Son más de las cinco de la tarde. Tras más de cinco horas de carretera, llegamos a nuestro destino en Rivne: un almacén que ha alquilado una red de iglesias protestantes para llevar la ayuda a los lugares más afectados por la guerra y todavía accesibles. Ahí, tres decenas de jóvenes nos esperan para descargar la ayuda. Entre los jóvenes me encuentro rarezas como Andrei, de 37 años, emigrante ucraniano que ha venido con su mujer e hijos pequeños desde EEUU para ayudar a sus compatriotas. «Oré a Dios y en mi interior sentí que quería ayudar, no quería quedarme en Estados Unidos mirando lo que pasaba», me dice.
[photo_footer]Foto: Pau Abad, GAiN.[/photo_footer]
Después nos llevan a la iglesia que se ha reconvertido en un albergue improvisado para las personas y familias que van de paso a Polonia. Mientras cenamos, uno de los responsables me mira con los ojos abiertos de par en par y pronuncia las palabras: “Es como estar viviendo en una pesadilla”. Después de cenar, mientras el resto arregla trámites y papeleo, conozco a Artem, un joven de 19 años que ha llegado con sus abuelos. Vivía con ellos en Kiev porque estaba empezando sus estudios en el Instituto Politécnico de Kiev. Sus padres y hermana pequeña viven en Jersón y ahora mismo les es imposible huir.
[photo_footer]Foto: Pau Abad, GAiN.[/photo_footer]
Se nos ha hecho tarde. Son más de las siete y el toque de queda empieza a las diez. Salimos disparados. En cada curva pienso que el tráiler volcará y nos arrastrará. Cruzamos más checkpoints. En uno de ellos me pillan sacando una foto. Me hacen bajar. Borro las fotos delante de ellos y me despiden alegremente. Viktor, el conductor, de por sí gruñón, se enfada. Luego no dejará de llamarme “Paparazzi”.
En uno de los últimos checkpoints, un soldado se fija en los colores ucranianos y el “Ralief Support” de nuestro parabrisas. Nos despide con la mano en el corazón y se inclina en señal sincera de agradecimiento.
Por fin llegamos a la frontera.

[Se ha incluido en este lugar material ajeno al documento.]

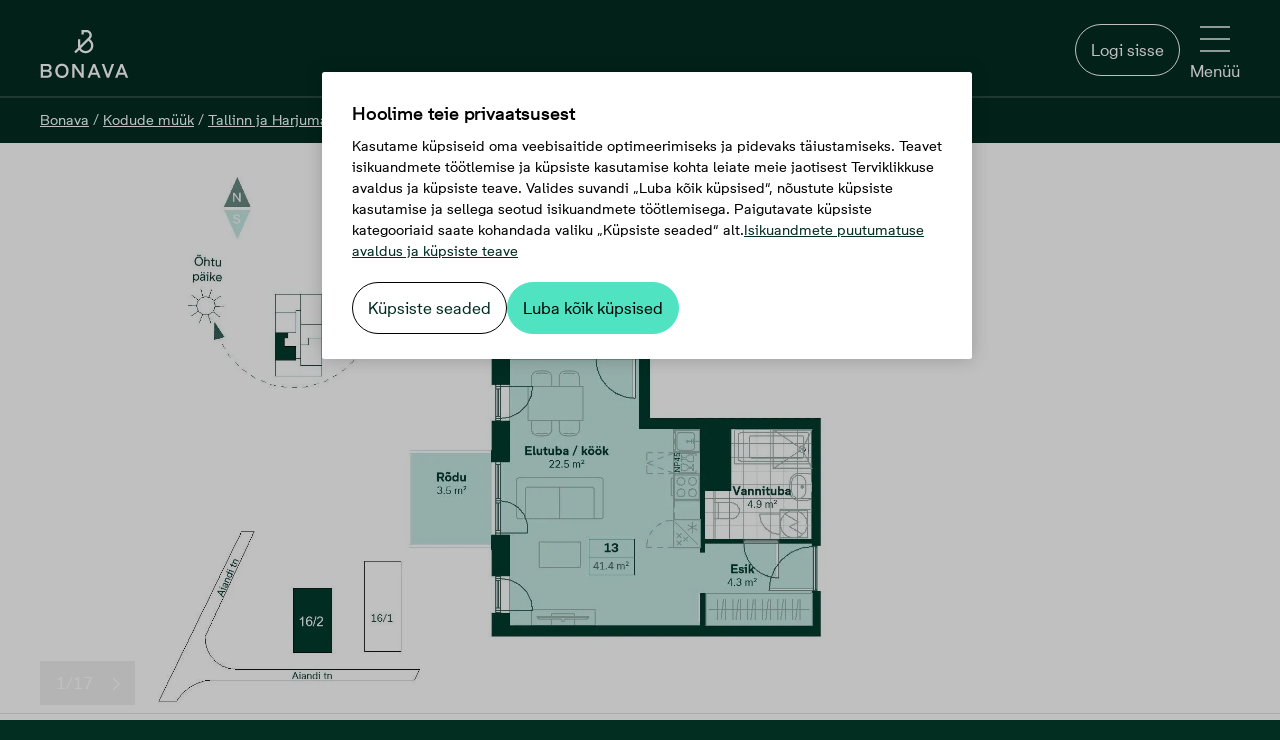

--- FILE ---
content_type: application/javascript
request_url: https://www.bonava.ee/Dist/pageSectionsClient.bundle.js?v=20251210080642
body_size: -317
content:
"use strict";(self.webpackChunk=self.webpackChunk||[]).push([[103],{48910:(e,t,a)=>{var n,s=(n=a(51878))&&n.__esModule?n:{default:n};a.g.PageSectionsEntryPoint=s.default},51878:(e,t,a)=>{a.r(t),a.d(t,{default:()=>u});var n=a(48842),s=a.n(n),r=a(48168);const u=({PageSectionProvider:e})=>s().createElement(r.A,{...e})}},e=>{e.O(0,[804],(()=>e(e.s=48910))),e.O()}]);

--- FILE ---
content_type: application/javascript
request_url: https://www.bonava.ee/Dist/linkListBlockClient.bundle.js?v=20251210080642
body_size: -154
content:
"use strict";(self.webpackChunk=self.webpackChunk||[]).push([[75],{5725:(e,t,n)=>{var l,a=(l=n(12617))&&l.__esModule?l:{default:l};n.g.LinkListBlockEntryPoint=a.default},12617:(e,t,n)=>{n.r(t),n.d(t,{default:()=>s});var l=n(48842),a=n.n(l),i=n(14519),k=n(60563);const s=({links:e,startHeadingLevel:t,...n})=>a().createElement(i.A,{links:e?.map((({LinkHref:e,LinkTitle:t,LinkText:n,LinkTaget:l})=>({type:"link",url:e,target:l,title:t,text:n}))),...n,startHeadingLevel:t??k._.H3})}},e=>{e.O(0,[804],(()=>e(e.s=5725))),e.O()}]);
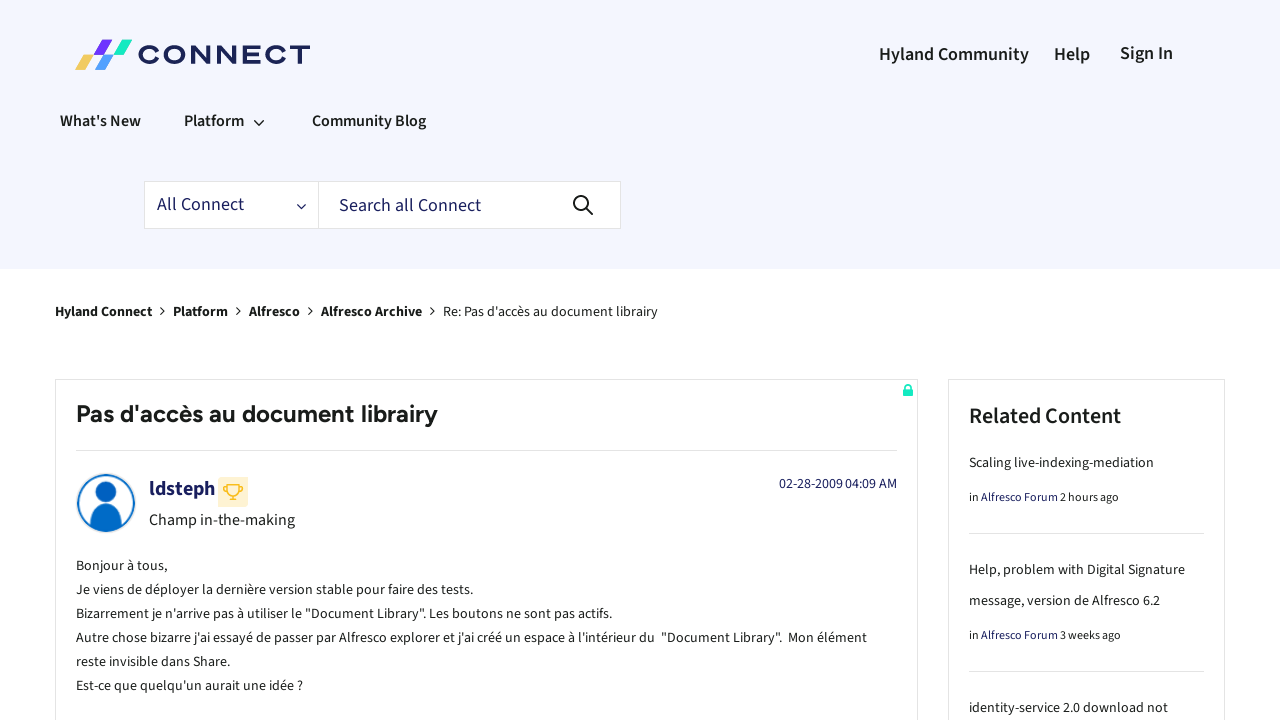

--- FILE ---
content_type: text/html; charset=UTF-8
request_url: https://hub.alfresco.com/t5/alfresco-process-services/how-to-exit-from-parallel-gateway-with-out-completing-the-all/m-p/99842/highlight/true
body_size: 1959
content:
<!DOCTYPE html>
<html lang="en">
<head>
    <meta charset="utf-8">
    <meta name="viewport" content="width=device-width, initial-scale=1">
    <title></title>
    <style>
        body {
            font-family: "Arial";
        }
    </style>
    <script type="text/javascript">
    window.awsWafCookieDomainList = ['puspr69493.lithium.com','connect.hyland.com','answers.nuxeo.com','hub.alfresco.com'];
    window.gokuProps = {
"key":"AQIDAHjcYu/GjX+QlghicBgQ/7bFaQZ+m5FKCMDnO+vTbNg96AHZ4WDspB1aFJyVQH2dkUBmAAAAfjB8BgkqhkiG9w0BBwagbzBtAgEAMGgGCSqGSIb3DQEHATAeBglghkgBZQMEAS4wEQQM7W6WqUCbHzul4jDCAgEQgDu69PTxw/7akKqxxDbZaXLC4vs4UibAla0yObX4jAjWnHi++X1x+9kjy7qUhd1j/dlv+Ad8Wd1vFcvx4w==",
          "iv":"EkQVRgCXagAACNTW",
          "context":"JQZMf4SeHl+/3ExDfsNHSZ6Hsi8cAvNUpRwZk/PcVIuTggtB/xDeySqXFa894b8r73pJaaXCgF/1FYEm+c++hlcDi7XAOY/vubgRIteXH0aMgnL47lP4nJDWU4OiJcDOAAWc91OrTSaPreQk+G/oiZgdnLlZJAXYZv4EtIBje+y3C+ZtiOHgDvwe0BJUAv7ZFhX8W7DAskJd8UyuYLLx46+p1tjtFUuB+SGR51k/S5J9/BaNfXjSDKoAFBFLpcl88RSoprl/2OAnzLuANjwSG8SgQWkRnDXiAB9q+UQTPIGelWNhxu2EhqqRUwOFpIknZBQq7ELCDh3f7Z1NXqBPYM61LR/jDoLn6uWlHpaHnlbluvG2LBiF7XVp62P12Z3GbMUDr66CEi5SNHv9+tZUZ3pjz0YY5HJt0s0="
};
    </script>
    <script src="https://bc0439715fa6.967eb88d.us-east-2.token.awswaf.com/bc0439715fa6/7042dc159fe9/c014c82e24d1/challenge.js"></script>
</head>
<body>
    <div id="challenge-container"></div>
    <script type="text/javascript">
        AwsWafIntegration.saveReferrer();
        AwsWafIntegration.checkForceRefresh().then((forceRefresh) => {
            if (forceRefresh) {
                AwsWafIntegration.forceRefreshToken().then(() => {
                    window.location.reload(true);
                });
            } else {
                AwsWafIntegration.getToken().then(() => {
                    window.location.reload(true);
                });
            }
        });
    </script>
    <noscript>
        <h1>JavaScript is disabled</h1>
        In order to continue, we need to verify that you're not a robot.
        This requires JavaScript. Enable JavaScript and then reload the page.
    </noscript>
</body>
</html>

--- FILE ---
content_type: text/html; charset=UTF-8
request_url: https://connect.hyland.com/t5/alfresco-process-services/how-to-exit-from-parallel-gateway-with-out-completing-the-all/m-p/99842/highlight/true
body_size: 1959
content:
<!DOCTYPE html>
<html lang="en">
<head>
    <meta charset="utf-8">
    <meta name="viewport" content="width=device-width, initial-scale=1">
    <title></title>
    <style>
        body {
            font-family: "Arial";
        }
    </style>
    <script type="text/javascript">
    window.awsWafCookieDomainList = ['puspr69493.lithium.com','connect.hyland.com','answers.nuxeo.com','hub.alfresco.com'];
    window.gokuProps = {
"key":"AQIDAHjcYu/GjX+QlghicBgQ/7bFaQZ+m5FKCMDnO+vTbNg96AHZ4WDspB1aFJyVQH2dkUBmAAAAfjB8BgkqhkiG9w0BBwagbzBtAgEAMGgGCSqGSIb3DQEHATAeBglghkgBZQMEAS4wEQQM7W6WqUCbHzul4jDCAgEQgDu69PTxw/7akKqxxDbZaXLC4vs4UibAla0yObX4jAjWnHi++X1x+9kjy7qUhd1j/dlv+Ad8Wd1vFcvx4w==",
          "iv":"EkQVawCWUQAACUF9",
          "context":"lsKwEUMdYGoCTZBoRqyr2RjY8SnQEnH2J0ZWoP+YVCiZ2yDrcyZVnNhS/cOWZxqA1e8tHiLX6oULXgLQCzTyx1iO93L49+5DlaWoXlzpUp9+iE2cOAE9Qx8SFRTSPbYmYojFhdlTnVbIMXlEZxGUHC/[base64]/gg8kPOCMNcaj7Gz9VAEakZHfh1985RayEA/IP5e7YpIU="
};
    </script>
    <script src="https://bc0439715fa6.967eb88d.us-east-2.token.awswaf.com/bc0439715fa6/7042dc159fe9/c014c82e24d1/challenge.js"></script>
</head>
<body>
    <div id="challenge-container"></div>
    <script type="text/javascript">
        AwsWafIntegration.saveReferrer();
        AwsWafIntegration.checkForceRefresh().then((forceRefresh) => {
            if (forceRefresh) {
                AwsWafIntegration.forceRefreshToken().then(() => {
                    window.location.reload(true);
                });
            } else {
                AwsWafIntegration.getToken().then(() => {
                    window.location.reload(true);
                });
            }
        });
    </script>
    <noscript>
        <h1>JavaScript is disabled</h1>
        In order to continue, we need to verify that you're not a robot.
        This requires JavaScript. Enable JavaScript and then reload the page.
    </noscript>
</body>
</html>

Son las once de la noche. Coches, furgonetas y autobuses se apelotonan. Voluntarios de World Central Kitchen van de vehículo en vehículo anunciando que nos podemos acercar a recoger comida mientras esperamos. Acepto la oferta, pero antes de encontrar el lugar, un compañero del camión de delante me trae pan y salchichas. Hacía unos momentos habíamos bromeado por radio sobre pedir unas pizzas en la frontera previendo que íbamos a tardar en salir. No nos equivocamos. Acabaremos viendo el amanecer desde la frontera.
[photo_footer]Foto: Pau Abad, GAiN.[/photo_footer]
Pasadas las tres de la madrugada, me acerco a los servicios entre la aduana polaca y la ucraniana. Un grupo de personas refugiadas ha bajado de uno de los autobuses. Veo sobre todo mujeres y niños. El último de todos, a unos pasos de distancia de su madre, un niño de unos ocho años. Está llorando.
Inmediatamente discierno en su expresión que este niño no llora por quejarse ni porque su hermana le ha robado el juguete o la tablet. Tampoco llora porque su madre le haya castigado. En ese momento descubro que hay llantos y llantos. Este niño llora de miedo. Llora de frustración. Llora de impotencia por no saber ni entender lo que está pasando. Llora de pura rabia porque le ha tocado vivir a él lo que ningún niño debiera vivir.
No tengas miedo ni sientas pánico frente a ellos, porque el Señor tu Dios, él mismo irá delante de ti. No te fallará ni te abandonará.